Crude Oil Prices Up As Winter Worries Rise
By EN-LAI YEOH
SINGAPORE – Crude oil prices edged up Tuesday as weather watchers predicted a colder than normal winter in the northeastern United States, raising concerns that supplies will be inadequate due to hurricane damage to U.S. refineries.
Benchmark light, sweet crude for front-month November delivery rose 10 cents to $61.90 a barrel in electronic trading on the New York Mercantile Exchange. Earlier, future rose as much as 52 cents to $62.32 a barrel.
The contract had fallen 4 cents to close at $61.80 in New York Monday amid signs of lower demand due to higher prices.
On London’s International Petroleum Exchange, Brent for November traded 12 cents higher at $58.90 a barrel.
Respected forecaster Accuweather.com said in its 2005-2006 winter forecast that "colder-than-normal temperatures" were expected over the northeastern U.S., which consumes most of the country’s winter heating fuel.
"The northeast has seen more snowfall than average in four of the past five winters, and that trend looks to continue again this winter," Accuweather said in its report. "Factors in the North Atlantic leads to enough cold in the region so that even if it is drier than normal, it will snow more than normal."
A colder winter would result in increased consumption of home heating fuels, putting pressure on prices and U.S. refineries’ ability to produce the fuel. Hurricanes Katrina and Rita knocked out or shut down a number of the country’s largest refineries, undermining supply.
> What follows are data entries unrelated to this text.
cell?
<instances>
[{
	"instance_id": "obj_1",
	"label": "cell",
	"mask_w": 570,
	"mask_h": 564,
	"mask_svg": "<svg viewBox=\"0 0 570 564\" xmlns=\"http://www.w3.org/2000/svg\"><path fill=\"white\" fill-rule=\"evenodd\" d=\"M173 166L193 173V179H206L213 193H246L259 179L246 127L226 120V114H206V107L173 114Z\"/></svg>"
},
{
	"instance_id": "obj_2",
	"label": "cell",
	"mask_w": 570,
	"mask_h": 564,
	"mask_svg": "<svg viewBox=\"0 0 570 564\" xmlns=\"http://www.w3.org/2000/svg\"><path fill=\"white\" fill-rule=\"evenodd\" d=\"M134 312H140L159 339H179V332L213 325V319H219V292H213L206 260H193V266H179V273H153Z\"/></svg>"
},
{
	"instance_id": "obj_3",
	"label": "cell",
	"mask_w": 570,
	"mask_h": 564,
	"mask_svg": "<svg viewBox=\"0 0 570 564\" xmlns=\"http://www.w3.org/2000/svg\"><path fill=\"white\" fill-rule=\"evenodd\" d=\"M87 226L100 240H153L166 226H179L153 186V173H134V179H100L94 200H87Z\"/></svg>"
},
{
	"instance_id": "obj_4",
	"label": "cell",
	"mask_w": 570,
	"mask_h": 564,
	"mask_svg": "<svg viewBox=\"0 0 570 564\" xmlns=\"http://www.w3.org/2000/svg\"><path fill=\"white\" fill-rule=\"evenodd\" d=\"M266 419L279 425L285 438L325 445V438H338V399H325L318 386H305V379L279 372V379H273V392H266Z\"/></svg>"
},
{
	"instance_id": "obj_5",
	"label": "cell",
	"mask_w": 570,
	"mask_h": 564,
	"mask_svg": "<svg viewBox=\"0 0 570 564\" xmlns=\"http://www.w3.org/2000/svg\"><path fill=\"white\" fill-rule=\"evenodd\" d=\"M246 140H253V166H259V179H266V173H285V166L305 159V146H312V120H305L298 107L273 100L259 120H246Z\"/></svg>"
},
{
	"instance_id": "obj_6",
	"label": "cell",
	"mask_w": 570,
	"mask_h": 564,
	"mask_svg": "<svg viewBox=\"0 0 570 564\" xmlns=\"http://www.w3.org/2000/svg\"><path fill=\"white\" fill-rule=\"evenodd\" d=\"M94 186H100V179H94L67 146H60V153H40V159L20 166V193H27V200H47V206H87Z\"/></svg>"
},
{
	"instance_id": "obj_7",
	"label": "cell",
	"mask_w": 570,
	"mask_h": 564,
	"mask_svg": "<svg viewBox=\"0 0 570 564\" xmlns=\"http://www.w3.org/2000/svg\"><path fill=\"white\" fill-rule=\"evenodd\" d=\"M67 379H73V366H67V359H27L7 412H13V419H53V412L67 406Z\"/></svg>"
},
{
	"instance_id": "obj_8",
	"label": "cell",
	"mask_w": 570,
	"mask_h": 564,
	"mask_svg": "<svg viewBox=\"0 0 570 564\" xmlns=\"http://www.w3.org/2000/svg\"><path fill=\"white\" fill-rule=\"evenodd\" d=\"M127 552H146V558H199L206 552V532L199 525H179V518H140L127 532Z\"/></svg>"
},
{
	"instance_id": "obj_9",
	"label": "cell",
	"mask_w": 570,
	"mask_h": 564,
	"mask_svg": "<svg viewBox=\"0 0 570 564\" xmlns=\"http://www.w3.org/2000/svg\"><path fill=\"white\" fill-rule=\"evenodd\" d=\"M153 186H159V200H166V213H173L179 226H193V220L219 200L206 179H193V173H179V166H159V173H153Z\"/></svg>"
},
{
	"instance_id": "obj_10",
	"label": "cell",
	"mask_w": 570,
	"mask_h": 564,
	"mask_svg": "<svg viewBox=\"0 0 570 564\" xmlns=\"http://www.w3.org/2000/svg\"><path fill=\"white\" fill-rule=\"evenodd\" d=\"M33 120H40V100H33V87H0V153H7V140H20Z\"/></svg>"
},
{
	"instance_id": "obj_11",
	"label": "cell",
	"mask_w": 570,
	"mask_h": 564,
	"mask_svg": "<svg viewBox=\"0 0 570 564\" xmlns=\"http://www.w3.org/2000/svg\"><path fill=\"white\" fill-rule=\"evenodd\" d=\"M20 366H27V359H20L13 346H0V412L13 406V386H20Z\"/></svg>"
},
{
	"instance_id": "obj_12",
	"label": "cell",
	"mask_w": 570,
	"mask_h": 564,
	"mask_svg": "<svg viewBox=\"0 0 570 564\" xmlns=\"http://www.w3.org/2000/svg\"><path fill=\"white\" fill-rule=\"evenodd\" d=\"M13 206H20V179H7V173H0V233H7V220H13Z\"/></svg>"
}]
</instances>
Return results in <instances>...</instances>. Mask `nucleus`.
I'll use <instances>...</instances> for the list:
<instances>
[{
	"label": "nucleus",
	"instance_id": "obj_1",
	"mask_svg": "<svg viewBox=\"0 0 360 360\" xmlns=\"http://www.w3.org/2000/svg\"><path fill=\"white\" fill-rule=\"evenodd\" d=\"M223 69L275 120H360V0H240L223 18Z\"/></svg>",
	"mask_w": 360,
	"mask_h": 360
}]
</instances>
Heating oil rose by than half a cent Tuesday to $1.9760 a gallon, gasoline rose by just under a cent to $1.806 while natural gas was up 12 cents to $13.08 per 1,000 cubic feet.
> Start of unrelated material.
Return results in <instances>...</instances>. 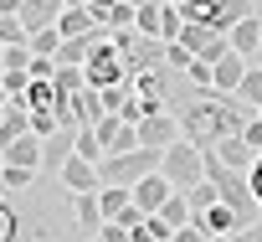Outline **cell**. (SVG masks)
Masks as SVG:
<instances>
[{"mask_svg":"<svg viewBox=\"0 0 262 242\" xmlns=\"http://www.w3.org/2000/svg\"><path fill=\"white\" fill-rule=\"evenodd\" d=\"M170 108L180 113V134L195 139L201 150H216L226 134H242V124L257 113V108H247L236 93H201V88H190L185 72L175 77V98H170Z\"/></svg>","mask_w":262,"mask_h":242,"instance_id":"6da1fadb","label":"cell"},{"mask_svg":"<svg viewBox=\"0 0 262 242\" xmlns=\"http://www.w3.org/2000/svg\"><path fill=\"white\" fill-rule=\"evenodd\" d=\"M160 160H165V150H155V145H134V150L103 155V160H98V175H103V186H128V191H134L144 175L160 170Z\"/></svg>","mask_w":262,"mask_h":242,"instance_id":"7a4b0ae2","label":"cell"},{"mask_svg":"<svg viewBox=\"0 0 262 242\" xmlns=\"http://www.w3.org/2000/svg\"><path fill=\"white\" fill-rule=\"evenodd\" d=\"M82 72H88V83H93V88H118V83H134V72H128V62H123V52H118V42H113V31L93 42V52H88Z\"/></svg>","mask_w":262,"mask_h":242,"instance_id":"3957f363","label":"cell"},{"mask_svg":"<svg viewBox=\"0 0 262 242\" xmlns=\"http://www.w3.org/2000/svg\"><path fill=\"white\" fill-rule=\"evenodd\" d=\"M160 170L170 175V186H175V191H190V186H201V180H206V150H201L195 139H185V134H180V139L165 150Z\"/></svg>","mask_w":262,"mask_h":242,"instance_id":"277c9868","label":"cell"},{"mask_svg":"<svg viewBox=\"0 0 262 242\" xmlns=\"http://www.w3.org/2000/svg\"><path fill=\"white\" fill-rule=\"evenodd\" d=\"M113 42H118V52H123V62H128V72H134V77L149 72V67H160L165 52H170L165 36H149V31H139V26H118Z\"/></svg>","mask_w":262,"mask_h":242,"instance_id":"5b68a950","label":"cell"},{"mask_svg":"<svg viewBox=\"0 0 262 242\" xmlns=\"http://www.w3.org/2000/svg\"><path fill=\"white\" fill-rule=\"evenodd\" d=\"M185 21H201V26H216V31H231L242 16L257 11V0H185Z\"/></svg>","mask_w":262,"mask_h":242,"instance_id":"8992f818","label":"cell"},{"mask_svg":"<svg viewBox=\"0 0 262 242\" xmlns=\"http://www.w3.org/2000/svg\"><path fill=\"white\" fill-rule=\"evenodd\" d=\"M175 139H180V113H175V108H160V113H144V118H139V145L170 150Z\"/></svg>","mask_w":262,"mask_h":242,"instance_id":"52a82bcc","label":"cell"},{"mask_svg":"<svg viewBox=\"0 0 262 242\" xmlns=\"http://www.w3.org/2000/svg\"><path fill=\"white\" fill-rule=\"evenodd\" d=\"M108 113V103H103V88H77L72 98H67V124H77V129H88V124H98V118Z\"/></svg>","mask_w":262,"mask_h":242,"instance_id":"ba28073f","label":"cell"},{"mask_svg":"<svg viewBox=\"0 0 262 242\" xmlns=\"http://www.w3.org/2000/svg\"><path fill=\"white\" fill-rule=\"evenodd\" d=\"M72 155H77V124H62L57 134L41 139V170H62Z\"/></svg>","mask_w":262,"mask_h":242,"instance_id":"9c48e42d","label":"cell"},{"mask_svg":"<svg viewBox=\"0 0 262 242\" xmlns=\"http://www.w3.org/2000/svg\"><path fill=\"white\" fill-rule=\"evenodd\" d=\"M62 186L72 191V196H82V191H103V175H98V160H88V155H72L62 170Z\"/></svg>","mask_w":262,"mask_h":242,"instance_id":"30bf717a","label":"cell"},{"mask_svg":"<svg viewBox=\"0 0 262 242\" xmlns=\"http://www.w3.org/2000/svg\"><path fill=\"white\" fill-rule=\"evenodd\" d=\"M226 36H231V52H242L247 62H257V57H262V16H257V11H252V16H242Z\"/></svg>","mask_w":262,"mask_h":242,"instance_id":"8fae6325","label":"cell"},{"mask_svg":"<svg viewBox=\"0 0 262 242\" xmlns=\"http://www.w3.org/2000/svg\"><path fill=\"white\" fill-rule=\"evenodd\" d=\"M195 227H201V232H211V242H216V237H226V232H236L242 221H236V211H231V206H226V201L216 196L211 206H195Z\"/></svg>","mask_w":262,"mask_h":242,"instance_id":"7c38bea8","label":"cell"},{"mask_svg":"<svg viewBox=\"0 0 262 242\" xmlns=\"http://www.w3.org/2000/svg\"><path fill=\"white\" fill-rule=\"evenodd\" d=\"M72 221H77V232L82 237H98L103 232V201H98V191H82V196H72Z\"/></svg>","mask_w":262,"mask_h":242,"instance_id":"4fadbf2b","label":"cell"},{"mask_svg":"<svg viewBox=\"0 0 262 242\" xmlns=\"http://www.w3.org/2000/svg\"><path fill=\"white\" fill-rule=\"evenodd\" d=\"M57 26H62V36H103V31H108V26H103L88 6H67Z\"/></svg>","mask_w":262,"mask_h":242,"instance_id":"5bb4252c","label":"cell"},{"mask_svg":"<svg viewBox=\"0 0 262 242\" xmlns=\"http://www.w3.org/2000/svg\"><path fill=\"white\" fill-rule=\"evenodd\" d=\"M170 191H175V186H170V175H165V170H155V175H144V180L134 186V201H139L144 211H160V206L170 201Z\"/></svg>","mask_w":262,"mask_h":242,"instance_id":"9a60e30c","label":"cell"},{"mask_svg":"<svg viewBox=\"0 0 262 242\" xmlns=\"http://www.w3.org/2000/svg\"><path fill=\"white\" fill-rule=\"evenodd\" d=\"M21 134H31V103L11 98V103H6V118H0V145H11V139H21Z\"/></svg>","mask_w":262,"mask_h":242,"instance_id":"2e32d148","label":"cell"},{"mask_svg":"<svg viewBox=\"0 0 262 242\" xmlns=\"http://www.w3.org/2000/svg\"><path fill=\"white\" fill-rule=\"evenodd\" d=\"M67 11V0H21V21L36 31V26H57Z\"/></svg>","mask_w":262,"mask_h":242,"instance_id":"e0dca14e","label":"cell"},{"mask_svg":"<svg viewBox=\"0 0 262 242\" xmlns=\"http://www.w3.org/2000/svg\"><path fill=\"white\" fill-rule=\"evenodd\" d=\"M247 67H252V62H247L242 52H226V57L216 62V93H236L242 77H247Z\"/></svg>","mask_w":262,"mask_h":242,"instance_id":"ac0fdd59","label":"cell"},{"mask_svg":"<svg viewBox=\"0 0 262 242\" xmlns=\"http://www.w3.org/2000/svg\"><path fill=\"white\" fill-rule=\"evenodd\" d=\"M6 165H31V170H41V134L11 139V145H6Z\"/></svg>","mask_w":262,"mask_h":242,"instance_id":"d6986e66","label":"cell"},{"mask_svg":"<svg viewBox=\"0 0 262 242\" xmlns=\"http://www.w3.org/2000/svg\"><path fill=\"white\" fill-rule=\"evenodd\" d=\"M216 155H221V160H226L231 170H252V160H257V150H252V145H247L242 134H226V139L216 145Z\"/></svg>","mask_w":262,"mask_h":242,"instance_id":"ffe728a7","label":"cell"},{"mask_svg":"<svg viewBox=\"0 0 262 242\" xmlns=\"http://www.w3.org/2000/svg\"><path fill=\"white\" fill-rule=\"evenodd\" d=\"M155 216H160V221H165V227L175 232V227L195 221V206H190V196H185V191H170V201H165V206H160Z\"/></svg>","mask_w":262,"mask_h":242,"instance_id":"44dd1931","label":"cell"},{"mask_svg":"<svg viewBox=\"0 0 262 242\" xmlns=\"http://www.w3.org/2000/svg\"><path fill=\"white\" fill-rule=\"evenodd\" d=\"M103 36H108V31H103ZM93 42H98V36H62L57 62H62V67H82V62H88V52H93Z\"/></svg>","mask_w":262,"mask_h":242,"instance_id":"7402d4cb","label":"cell"},{"mask_svg":"<svg viewBox=\"0 0 262 242\" xmlns=\"http://www.w3.org/2000/svg\"><path fill=\"white\" fill-rule=\"evenodd\" d=\"M98 201H103V216H108V221H118L128 206H134V191H128V186H103V191H98Z\"/></svg>","mask_w":262,"mask_h":242,"instance_id":"603a6c76","label":"cell"},{"mask_svg":"<svg viewBox=\"0 0 262 242\" xmlns=\"http://www.w3.org/2000/svg\"><path fill=\"white\" fill-rule=\"evenodd\" d=\"M26 237V221H21V211L11 206V196H0V242H21Z\"/></svg>","mask_w":262,"mask_h":242,"instance_id":"cb8c5ba5","label":"cell"},{"mask_svg":"<svg viewBox=\"0 0 262 242\" xmlns=\"http://www.w3.org/2000/svg\"><path fill=\"white\" fill-rule=\"evenodd\" d=\"M236 98H242L247 108H262V62H252V67H247V77H242Z\"/></svg>","mask_w":262,"mask_h":242,"instance_id":"d4e9b609","label":"cell"},{"mask_svg":"<svg viewBox=\"0 0 262 242\" xmlns=\"http://www.w3.org/2000/svg\"><path fill=\"white\" fill-rule=\"evenodd\" d=\"M57 47H62V26H36L31 31V52L36 57H57Z\"/></svg>","mask_w":262,"mask_h":242,"instance_id":"484cf974","label":"cell"},{"mask_svg":"<svg viewBox=\"0 0 262 242\" xmlns=\"http://www.w3.org/2000/svg\"><path fill=\"white\" fill-rule=\"evenodd\" d=\"M16 42H31V26L21 16H0V47H16Z\"/></svg>","mask_w":262,"mask_h":242,"instance_id":"4316f807","label":"cell"},{"mask_svg":"<svg viewBox=\"0 0 262 242\" xmlns=\"http://www.w3.org/2000/svg\"><path fill=\"white\" fill-rule=\"evenodd\" d=\"M0 175H6V186H11V191H26V186H36V175H41V170H31V165H0Z\"/></svg>","mask_w":262,"mask_h":242,"instance_id":"83f0119b","label":"cell"},{"mask_svg":"<svg viewBox=\"0 0 262 242\" xmlns=\"http://www.w3.org/2000/svg\"><path fill=\"white\" fill-rule=\"evenodd\" d=\"M134 16H139V0H113V11H108V31L134 26Z\"/></svg>","mask_w":262,"mask_h":242,"instance_id":"f1b7e54d","label":"cell"},{"mask_svg":"<svg viewBox=\"0 0 262 242\" xmlns=\"http://www.w3.org/2000/svg\"><path fill=\"white\" fill-rule=\"evenodd\" d=\"M77 155L103 160V139H98V129H93V124H88V129H77Z\"/></svg>","mask_w":262,"mask_h":242,"instance_id":"f546056e","label":"cell"},{"mask_svg":"<svg viewBox=\"0 0 262 242\" xmlns=\"http://www.w3.org/2000/svg\"><path fill=\"white\" fill-rule=\"evenodd\" d=\"M165 62H170V67H180V72H185V67H190V62H195V52H190V47H185V42H170V52H165Z\"/></svg>","mask_w":262,"mask_h":242,"instance_id":"4dcf8cb0","label":"cell"},{"mask_svg":"<svg viewBox=\"0 0 262 242\" xmlns=\"http://www.w3.org/2000/svg\"><path fill=\"white\" fill-rule=\"evenodd\" d=\"M242 139H247V145H252V150L262 155V113H252L247 124H242Z\"/></svg>","mask_w":262,"mask_h":242,"instance_id":"1f68e13d","label":"cell"},{"mask_svg":"<svg viewBox=\"0 0 262 242\" xmlns=\"http://www.w3.org/2000/svg\"><path fill=\"white\" fill-rule=\"evenodd\" d=\"M98 237H103V242H134V227H123V221H103Z\"/></svg>","mask_w":262,"mask_h":242,"instance_id":"d6a6232c","label":"cell"},{"mask_svg":"<svg viewBox=\"0 0 262 242\" xmlns=\"http://www.w3.org/2000/svg\"><path fill=\"white\" fill-rule=\"evenodd\" d=\"M26 88H31V72H6V93L11 98H26Z\"/></svg>","mask_w":262,"mask_h":242,"instance_id":"836d02e7","label":"cell"},{"mask_svg":"<svg viewBox=\"0 0 262 242\" xmlns=\"http://www.w3.org/2000/svg\"><path fill=\"white\" fill-rule=\"evenodd\" d=\"M170 242H211V232H201L195 221H185V227H175V237Z\"/></svg>","mask_w":262,"mask_h":242,"instance_id":"e575fe53","label":"cell"},{"mask_svg":"<svg viewBox=\"0 0 262 242\" xmlns=\"http://www.w3.org/2000/svg\"><path fill=\"white\" fill-rule=\"evenodd\" d=\"M247 180H252V196H257V201H262V155H257V160H252V170H247Z\"/></svg>","mask_w":262,"mask_h":242,"instance_id":"d590c367","label":"cell"},{"mask_svg":"<svg viewBox=\"0 0 262 242\" xmlns=\"http://www.w3.org/2000/svg\"><path fill=\"white\" fill-rule=\"evenodd\" d=\"M0 16H21V0H0Z\"/></svg>","mask_w":262,"mask_h":242,"instance_id":"8d00e7d4","label":"cell"},{"mask_svg":"<svg viewBox=\"0 0 262 242\" xmlns=\"http://www.w3.org/2000/svg\"><path fill=\"white\" fill-rule=\"evenodd\" d=\"M11 103V93H6V77H0V108H6Z\"/></svg>","mask_w":262,"mask_h":242,"instance_id":"74e56055","label":"cell"},{"mask_svg":"<svg viewBox=\"0 0 262 242\" xmlns=\"http://www.w3.org/2000/svg\"><path fill=\"white\" fill-rule=\"evenodd\" d=\"M0 77H6V47H0Z\"/></svg>","mask_w":262,"mask_h":242,"instance_id":"f35d334b","label":"cell"},{"mask_svg":"<svg viewBox=\"0 0 262 242\" xmlns=\"http://www.w3.org/2000/svg\"><path fill=\"white\" fill-rule=\"evenodd\" d=\"M0 196H11V186H6V175H0Z\"/></svg>","mask_w":262,"mask_h":242,"instance_id":"ab89813d","label":"cell"},{"mask_svg":"<svg viewBox=\"0 0 262 242\" xmlns=\"http://www.w3.org/2000/svg\"><path fill=\"white\" fill-rule=\"evenodd\" d=\"M170 6H185V0H170Z\"/></svg>","mask_w":262,"mask_h":242,"instance_id":"60d3db41","label":"cell"},{"mask_svg":"<svg viewBox=\"0 0 262 242\" xmlns=\"http://www.w3.org/2000/svg\"><path fill=\"white\" fill-rule=\"evenodd\" d=\"M88 242H103V237H88Z\"/></svg>","mask_w":262,"mask_h":242,"instance_id":"b9f144b4","label":"cell"},{"mask_svg":"<svg viewBox=\"0 0 262 242\" xmlns=\"http://www.w3.org/2000/svg\"><path fill=\"white\" fill-rule=\"evenodd\" d=\"M257 62H262V57H257Z\"/></svg>","mask_w":262,"mask_h":242,"instance_id":"7bdbcfd3","label":"cell"}]
</instances>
Also, the Minerals Management Service said more than a million barrels of crude remains shut in from the hurricanes in the Gulf of Mexico. It amounts to nearly 78 percent of the daily total.
On Thursday, the U.S. Department of Energy will release its weekly petroleum stocks report, that is likely to show a drop in crude, gasoline and distillate inventories, a Dow Jones Newswires poll showed. This is normally a time when inventories grow, as refineries boost production ahead of winter.
The U.S. federal Energy Information Administration will release its short-term outlook Wednesday that is likely to forecast slowing demand in the coming months.
Prices rose all of 2004 and into 2005 from rising demand, geopolitical unrest and a series of weather-related outages that began with Hurricane Ivan last year. This year, Hurricane Katrina sent crude surging to a record $70.85 on Aug. 30 when the storm made landfall.
Now some analysts are warning that developments in Nigeria, Africa’s largest exporter of crude and a major supplier to the United States, could affect prices.
"With global oil markets still focused on post-hurricane recovery in the U.S., potentially worrying developments in Nigeria are commanding less attention," Energyintel analyst Jane Collin wrote in a research note from London.
"Nigerian courts have just accused rebel leader Mujahid Dokubo-Asari of treason," added Collin. "His arrest last month led to protests that affected Shell and Chevron, and the fear is that the severity of the charges brought against him will incite more violence."